O primeiro não deixa dúvidas de que é inexorável, essencial, a fixação de um valor à causa, ainda que simbólico, especialmente se tivermos em mente as disposições do artigo 282 da lei adjetiva civil, "ainda que não se possa mensurar de imediato o contéudo econômico da demanda".

LUIS CLAUDIO AMERISE SPOLIDORO, [04] em amplo estudo sobre o tema, chama a atenção para casos em que se mostra impossível imediata aferição do conteúdo econômico da causa, dando exemplo que se aplica à vertente discussão:

"A lide acidentária encerra pretensão cujo conteúdo econômico não é suscetível de imediata aferição, dado que a extensão de eventual incapacidade laborativa e a determinação do reparo infortunístico cabível estão subordinadas aos atos posteriores do processo, somente deslindáveis a final."

Jurisprudência:

Valor da causa – Acidente do trabalho – Fixação Prévia – Impossibilidade, visto que este depende de apuração da existência e extensão de dano indenizável (JTACiv 68/68)"

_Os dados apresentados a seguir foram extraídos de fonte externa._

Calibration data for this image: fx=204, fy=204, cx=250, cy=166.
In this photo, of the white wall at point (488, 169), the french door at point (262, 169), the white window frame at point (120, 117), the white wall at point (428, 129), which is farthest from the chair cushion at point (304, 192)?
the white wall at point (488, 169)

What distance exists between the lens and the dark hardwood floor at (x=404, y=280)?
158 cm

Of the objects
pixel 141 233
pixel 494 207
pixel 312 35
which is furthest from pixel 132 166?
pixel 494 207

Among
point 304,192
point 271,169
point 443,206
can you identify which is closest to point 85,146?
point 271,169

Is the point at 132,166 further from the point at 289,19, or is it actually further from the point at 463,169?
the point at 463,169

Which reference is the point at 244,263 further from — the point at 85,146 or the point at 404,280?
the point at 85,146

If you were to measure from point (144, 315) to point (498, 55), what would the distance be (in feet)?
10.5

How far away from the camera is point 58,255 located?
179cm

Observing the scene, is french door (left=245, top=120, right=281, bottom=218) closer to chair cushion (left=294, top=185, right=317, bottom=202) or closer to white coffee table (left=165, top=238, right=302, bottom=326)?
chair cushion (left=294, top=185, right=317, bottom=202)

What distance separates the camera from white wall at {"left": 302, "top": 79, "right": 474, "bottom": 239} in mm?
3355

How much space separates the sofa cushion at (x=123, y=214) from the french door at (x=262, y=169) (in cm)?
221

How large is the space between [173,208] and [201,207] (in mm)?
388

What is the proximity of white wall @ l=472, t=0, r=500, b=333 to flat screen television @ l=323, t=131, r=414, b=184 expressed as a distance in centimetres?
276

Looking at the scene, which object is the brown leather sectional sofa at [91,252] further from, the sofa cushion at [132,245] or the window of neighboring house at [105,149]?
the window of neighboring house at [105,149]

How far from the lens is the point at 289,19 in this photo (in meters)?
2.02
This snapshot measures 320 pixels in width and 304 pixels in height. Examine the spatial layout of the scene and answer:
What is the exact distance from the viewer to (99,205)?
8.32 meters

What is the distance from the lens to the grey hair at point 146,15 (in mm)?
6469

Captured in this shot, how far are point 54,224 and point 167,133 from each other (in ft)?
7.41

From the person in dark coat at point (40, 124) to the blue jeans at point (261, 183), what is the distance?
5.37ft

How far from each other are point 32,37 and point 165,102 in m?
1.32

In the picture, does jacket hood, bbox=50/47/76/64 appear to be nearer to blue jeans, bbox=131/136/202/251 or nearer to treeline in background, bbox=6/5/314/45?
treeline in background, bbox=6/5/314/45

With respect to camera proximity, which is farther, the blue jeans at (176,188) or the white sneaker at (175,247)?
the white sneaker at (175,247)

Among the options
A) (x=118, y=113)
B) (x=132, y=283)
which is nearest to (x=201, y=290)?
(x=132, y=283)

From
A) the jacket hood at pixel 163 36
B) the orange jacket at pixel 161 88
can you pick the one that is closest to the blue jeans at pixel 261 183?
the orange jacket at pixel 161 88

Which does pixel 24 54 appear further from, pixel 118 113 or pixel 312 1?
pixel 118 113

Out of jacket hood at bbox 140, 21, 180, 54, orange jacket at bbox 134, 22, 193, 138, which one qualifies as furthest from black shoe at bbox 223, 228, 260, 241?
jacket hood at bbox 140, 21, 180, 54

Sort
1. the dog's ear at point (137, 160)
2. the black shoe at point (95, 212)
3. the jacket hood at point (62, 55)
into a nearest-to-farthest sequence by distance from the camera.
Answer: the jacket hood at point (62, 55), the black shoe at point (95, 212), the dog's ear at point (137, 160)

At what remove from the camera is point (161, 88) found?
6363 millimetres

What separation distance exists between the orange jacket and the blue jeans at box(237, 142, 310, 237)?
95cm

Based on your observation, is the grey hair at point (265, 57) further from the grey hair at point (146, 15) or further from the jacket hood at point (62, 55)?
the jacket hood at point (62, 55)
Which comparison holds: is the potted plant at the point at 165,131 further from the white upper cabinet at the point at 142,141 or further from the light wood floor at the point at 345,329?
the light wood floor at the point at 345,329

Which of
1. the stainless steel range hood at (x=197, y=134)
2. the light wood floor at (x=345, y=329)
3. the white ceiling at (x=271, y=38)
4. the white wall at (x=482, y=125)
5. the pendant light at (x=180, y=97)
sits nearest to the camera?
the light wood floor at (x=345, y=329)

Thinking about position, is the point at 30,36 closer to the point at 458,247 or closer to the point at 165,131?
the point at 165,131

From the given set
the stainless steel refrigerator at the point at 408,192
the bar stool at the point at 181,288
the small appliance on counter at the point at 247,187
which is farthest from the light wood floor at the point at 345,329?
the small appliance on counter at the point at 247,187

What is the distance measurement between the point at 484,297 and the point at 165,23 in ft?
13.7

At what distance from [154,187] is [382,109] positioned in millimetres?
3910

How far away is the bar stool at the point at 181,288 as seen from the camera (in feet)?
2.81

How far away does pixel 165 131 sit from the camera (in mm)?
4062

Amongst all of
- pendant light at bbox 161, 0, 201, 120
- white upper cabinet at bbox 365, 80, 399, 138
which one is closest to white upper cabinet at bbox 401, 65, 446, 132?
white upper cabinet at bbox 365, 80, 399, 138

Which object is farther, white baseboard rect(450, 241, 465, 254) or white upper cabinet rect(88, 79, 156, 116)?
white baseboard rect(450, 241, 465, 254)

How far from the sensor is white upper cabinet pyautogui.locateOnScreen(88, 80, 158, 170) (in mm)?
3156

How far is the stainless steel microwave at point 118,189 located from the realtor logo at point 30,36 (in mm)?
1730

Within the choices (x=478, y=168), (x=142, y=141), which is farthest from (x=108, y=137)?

Convém dizer, ademais, que está pacificada nos tribunais pátrios a aplicação do artigo 258 do CPC às lides que versam sobre dano moral. A propósito, vem bem a menção às seguintes decisões do Superior Tribunal de Justiça:

"Valor da causa – Artigo 259 do CPC –Aplicação indevida –Recurso Provido – Em ação de indenização por dano moral, o valor da causa não encontra parâmetros no elenco do artigo 259 do CPC, mas sim, no disposto no artigo 258 do mesmo estatuto – Recurso conhecido pela alínea "a" e provido. (STJ- 3ª Turma, RESP 6571-SP – j. 28.05.91 – V.U. )

"Valor da Causa – Indenização Moral - Em ação de indenização por dano moral, o valor da causa não encontra parâmetro no elenco do art. 259, mas, sim, no disposto no artigo 258 do mesmo estatuto (RSTJ 29/384).

"Em ação de indenização por dano moral, o valor da causa não encontra parâmetros no elenco do artigo 259 do CPC, mas, sim, no disposto no artigo 258 do mesmo estatuto" (RSTJ 29/384)

Quanto ao artigo 286, inciso II, suso transcrito, anota-se que ampara todas aquelas ações em que o peticionante sabe o que é devido, mas não tem idéia do quanto é devido. Nesse sentido, o renomado MOACYR AMARAL DOS SANTOS [05] esclarece que:

"Admite-se o pedido genérico segundo os termos do artigo 286, II, do CPC, quando se sabe o "an debeatur" (o que é devido), mas não o "quantum debeatur" (o quanto é devido).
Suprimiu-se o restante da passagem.